Woher neue Ideen kommen (könnten)
Wenn also keine Impulse aus dem Lager der System-Hersteller zu finden sind, woher können wir Sie denn dann erwarten?
Ein gutes Experimentierfeld in dieser Hinsicht scheint die mobile Nutzung zu sein. Onlinekäufer müssen mit begrenztem Smartphone-Display-Platz auskommen und können umfangreichen Eingabeformulare, kniffelige Bestellschritte oder Textscroll-Orgien am allerwenigsten gebrauchen.

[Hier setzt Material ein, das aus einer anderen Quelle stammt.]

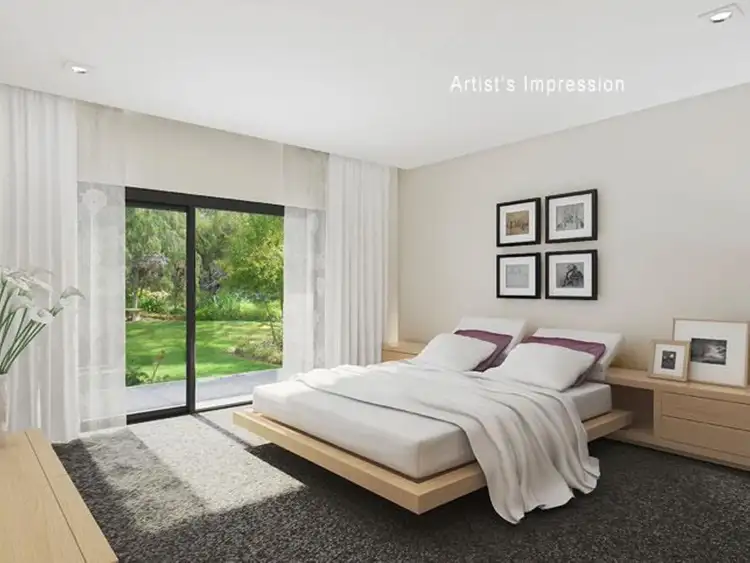 Seventh view of Homely townhouse listing, 5/284 Terrigal Drive, Terrigal NSW 2260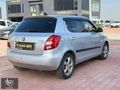 2008 MODEL SKODA FABİA DİZEL MANUEL DOST MALI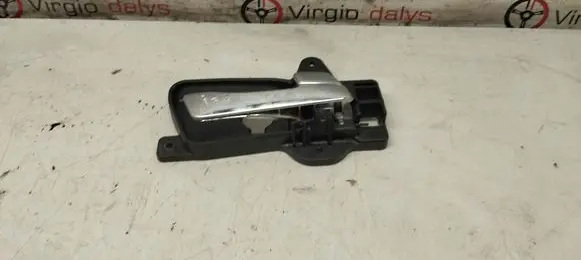 Hyundai i30 Rear door interior handle 83623FD000 PA6GF15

An dieser Stelle greifen Payment-Provider an, um zumindest den Checkout etwas benutzerfreundlicher zu machen. Bindet der Shopbetreiber PayPal-Express ein, kann der Kunde nur mit Eingabe seines PayPal-Benutzernamens und -Passworts bestellen – seine Adress- und Zahlungsdaten sind ja bereits bei der eBay-Tochter hinterlegt. Einen anderen Weg geht Klarna mit dem jüngst vorgestellten Klarna Checkout: Online-Kunden müssen sich vor dem Kauf nicht einmal mehr für eine Zahlungsweise entscheiden, sondern bekommen die bestellten Produkte standardmäßig auf Rechnung geliefert, falls sie sich nicht – nach der Bestellung! – für eine andere Zahlungsalternative entscheiden.

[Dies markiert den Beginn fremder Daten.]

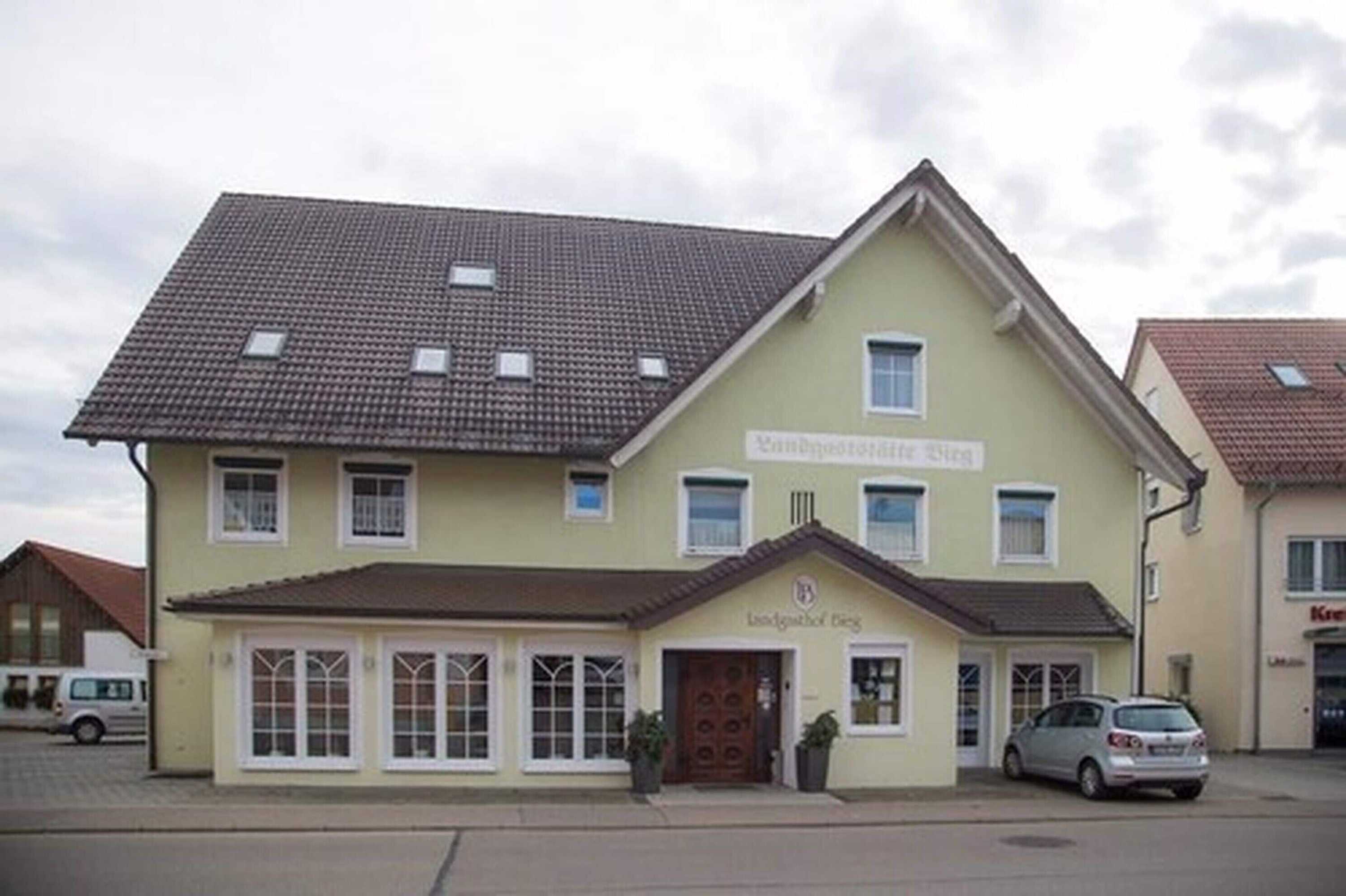 Gift card for Landgasthof Bieg Gift card for Landgasthof Bieg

Darüber hinaus gibt es Entwicklungen, die das Konzept der serviceorientierten Architektur (SOA) aufgreifen und implementieren. Vereinfacht gesagt geht es dabei um verschiedene kleinere Applikationen, die jeweils wenig komplexe (Unter-)Aufgaben bearbeiten und über standardisierte Schnittstellen miteinander kommunzieren können. Durch diesen Verbund lassen sich wiederum komplexe Prozesse abbilden, man hat aber gegenüber monolithischen Softwareprodukten den Vorteil, bei Bedarf kleinere „Rädchen“ des Gesamt-Räderwerks austauschen zu können. Mit dem Produkt SPHERE.IO verfolgt das Unternehmen Commercetools beispielsweise solch einen API-basierten Ansatz. Einzelne Komponenten werden durch Entwickler miteinander verknüpft, um die geplanten Funktionen des Online-Shops umsetzen zu können. Hierbei handelt es sich also um ein Framework, dem einzelne Elemente entnommen und diese flexibel verbunden werden können – ganz im Gegensatz zu einem der oben genannten Shop-Systeme, die als Gesamtpaket konzipiert sind und implementiert werden.
Wir werden an dieser Stelle weiter verfolgen, welche interessanten konzeptionellen Entwicklungen es in dieser Hinsicht geben wird. In Zeiten, in denen Differenzierung im Online-Handel immer wichtiger wird, kann sicherlich ein Aufbrechen altbekannter Muster ein gangbarer Weg sein.